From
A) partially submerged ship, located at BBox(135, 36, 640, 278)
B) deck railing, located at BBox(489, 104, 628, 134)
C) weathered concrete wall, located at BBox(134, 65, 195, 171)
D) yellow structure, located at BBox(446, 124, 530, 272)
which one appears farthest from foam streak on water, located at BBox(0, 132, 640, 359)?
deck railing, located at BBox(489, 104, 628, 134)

══════

■ To be done
Render the records above as a two-column CSV with the header row item_text,answer. Give one row per record, each value in its own quoted field with line breaks turned into spaces.

■ Result of this exercise
item_text,answer
"From A) partially submerged ship, located at BBox(135, 36, 640, 278) B) deck railing, located at BBox(489, 104, 628, 134) C) weathered concrete wall, located at BBox(134, 65, 195, 171) D) yellow structure, located at BBox(446, 124, 530, 272) which one appears farthest from foam streak on water, located at BBox(0, 132, 640, 359)?","deck railing, located at BBox(489, 104, 628, 134)"